High-balance "jumbo" housing loans above government agency limits appear increasingly likely to be the first part of the nonagency secondary mortgage market to make a comeback.
"There definitely has to be something that's going to break loose on the jumbo side," said Guy Taylor, chief executive officer of Equi-Trax Asset Solutions LP, Santa Barbara, Calif., a company that provides loan valuations for nonagency secondary mortgage market participants.
The huge loans above the government-supported agency limits currently set at $417,000 (or up to $729,000 in certain high-cost areas) are attractive to banks, according to Tom Millon, president and chief executive officer of the Ponte Vedra Beach, Fla.-based Capital Markets Cooperative.But in the current market environment, with private label securitization largely absent, balance sheet capacity for these loans has fallen short of demand. Recently jumbo rates have been as much as 2% higher than agency rates, and that is a concern when in the past they might have been only, for example, half a percent higher, according to Mr. Taylor.
The limited secondary market options in the nonagency jumbo market today largely revolve around routing the loans to bank portfolios that want to own them.
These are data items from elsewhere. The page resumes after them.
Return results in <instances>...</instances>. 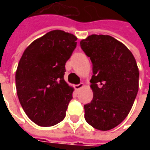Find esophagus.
Instances as JSON below:
<instances>
[{"instance_id": "1", "label": "esophagus", "mask_w": 150, "mask_h": 150, "mask_svg": "<svg viewBox=\"0 0 150 150\" xmlns=\"http://www.w3.org/2000/svg\"><path fill=\"white\" fill-rule=\"evenodd\" d=\"M84 84L83 83H81L79 84H77V85H75V89L76 90H79L81 89L82 88H83Z\"/></svg>"}]
</instances>
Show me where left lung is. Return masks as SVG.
I'll return each instance as SVG.
<instances>
[{
  "label": "left lung",
  "mask_w": 150,
  "mask_h": 150,
  "mask_svg": "<svg viewBox=\"0 0 150 150\" xmlns=\"http://www.w3.org/2000/svg\"><path fill=\"white\" fill-rule=\"evenodd\" d=\"M80 46L93 64L91 103L84 118L94 129H112L129 113L139 91V72L129 48L108 35H91Z\"/></svg>",
  "instance_id": "left-lung-1"
}]
</instances>
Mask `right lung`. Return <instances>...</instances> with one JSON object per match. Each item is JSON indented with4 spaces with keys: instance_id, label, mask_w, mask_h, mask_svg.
<instances>
[{
    "instance_id": "add662e5",
    "label": "right lung",
    "mask_w": 150,
    "mask_h": 150,
    "mask_svg": "<svg viewBox=\"0 0 150 150\" xmlns=\"http://www.w3.org/2000/svg\"><path fill=\"white\" fill-rule=\"evenodd\" d=\"M77 40L71 33L51 31L33 41L19 61L16 93L27 117L39 126H53L66 116L74 89L64 80L65 64Z\"/></svg>"
}]
</instances>
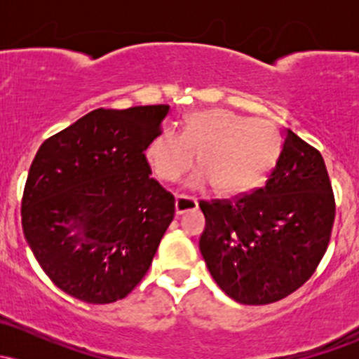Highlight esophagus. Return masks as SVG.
Segmentation results:
<instances>
[{
	"label": "esophagus",
	"instance_id": "34e87169",
	"mask_svg": "<svg viewBox=\"0 0 359 359\" xmlns=\"http://www.w3.org/2000/svg\"><path fill=\"white\" fill-rule=\"evenodd\" d=\"M197 209V201L192 199V197L187 196H177L175 197V214L180 216V214L196 211Z\"/></svg>",
	"mask_w": 359,
	"mask_h": 359
}]
</instances>
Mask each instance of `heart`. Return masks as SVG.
<instances>
[{"instance_id":"1","label":"heart","mask_w":359,"mask_h":359,"mask_svg":"<svg viewBox=\"0 0 359 359\" xmlns=\"http://www.w3.org/2000/svg\"><path fill=\"white\" fill-rule=\"evenodd\" d=\"M201 168L189 187L212 184L219 196H240L255 189L278 155V137L266 121L245 119L228 109L196 111L182 135L165 130L145 148V158L160 180L174 182L194 165Z\"/></svg>"}]
</instances>
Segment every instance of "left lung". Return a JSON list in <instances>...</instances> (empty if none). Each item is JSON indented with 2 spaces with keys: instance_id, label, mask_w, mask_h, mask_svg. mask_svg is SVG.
Instances as JSON below:
<instances>
[{
  "instance_id": "8db88e82",
  "label": "left lung",
  "mask_w": 359,
  "mask_h": 359,
  "mask_svg": "<svg viewBox=\"0 0 359 359\" xmlns=\"http://www.w3.org/2000/svg\"><path fill=\"white\" fill-rule=\"evenodd\" d=\"M283 137L263 187L199 204L205 265L221 290L245 306L277 302L302 287L331 238L336 205L323 155L288 128Z\"/></svg>"
}]
</instances>
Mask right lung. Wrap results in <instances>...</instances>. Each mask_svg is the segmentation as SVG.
<instances>
[{
  "label": "right lung",
  "mask_w": 359,
  "mask_h": 359,
  "mask_svg": "<svg viewBox=\"0 0 359 359\" xmlns=\"http://www.w3.org/2000/svg\"><path fill=\"white\" fill-rule=\"evenodd\" d=\"M170 106L94 109L36 151L22 201L28 246L60 290L88 304L125 299L174 219L145 148Z\"/></svg>",
  "instance_id": "1"
}]
</instances>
Jumbo whole loan participations are another option and could be a "baby step" back toward securitization, said Mr. Millon, whose group aims to help depositories tackle secondary mortgage market challenges. They don't involve actual securitization in terms of pooling loans in an off-balance-sheet trust and divvying up their cash flows into officially rated tranches, but they do involve dividing up participations in an aggregated group of loans sold into a platform entity. The way these participations are divvied up is somewhat similar to senior-subordinate structures in the securitized market in that the senior participations are protected by others that are designated to absorb losses before the senior participations do.
"It's old school," he said. "It's the way things were done way back before the securities market existed for this sort of thing."
Whole loan participation efforts today in the jumbo market have been "slow going" and have not been a widespread practice, Mr. Millon said. But he said CMC is "cautiously optimistic" about them. "Banks are interested, and I would not have said that six months ago," he said.
Other means through which the unmet demand for liquidity in the jumbo market might be met could include extending government involvement to higher loan balances, said David Adamo, chief executive officer of Luxury Mortgage, Stamford, Conn. However, the Obama administration has shown reluctance to get involved in supporting housing loans for higher income individuals in at least one instance. Giving private equity firms more ability to participate and invest in the banking sector by loosening restrictions in this sector might also bring more capital back to jumbos, Mr. Adamo said.
Another potential way to help restore jumbo financing could be more use of European-style covered bond programs in the United States by the banks, Mr. Adamo said. These offer what investors may perceive as an attractive combination of relatively strong credit and relatively high yield, as well as more "skin in the game," given they are kept on issuers' balance sheets as opposed to securitizations, he said. Investors have been so skittish in the wake of legacy nonagency mortgage-backed securities' extreme underperformance that securitizations have reached the point where they only funded about 2% of jumbo originations in 2008, Mr. Adamo noted. While participants in that market are working on reforms to bring securitization investors back he thinks covered bonds might bring investors back faster.
Because current balance-sheet capacity is not enough to meet jumbo demand, Mr. Millon thinks the on-balance-sheet solution of covered bonds would not be enough. But he does agree that having some "skin in the game" in terms of issuers holding at least the first loss piece from deals will probably be a part of the securitization's return. Washington officials have been thinking along the same lines.
Jumbos have historically been considered the least risky of nonagency products. Ideally they are sold to rich borrowers with strong credit and with the exception of their size; they are generally supposed to meet most traditional underwriting standards. They, like all nonagency products, were affected by the widespread, loose underwriting during the recent housing boom and the downturn it led to. Although they may not have suffered has badly as other sectors of the nonagency market where there were even more exceptions made to traditional underwriting, they have suffered. Jumbo residential mortgage-backed securities from the period preceding the recent downturn generally have seen several waves of performance deterioration and rating agency downgrades.
But more recently, now that underwriting is largely considered historically tight and there has been some consensus that deterioration in home values and the economy may be slowing in advance of a recovery, jumbo credit's attraction is growing, and some large banks have been showing more interest in the sector.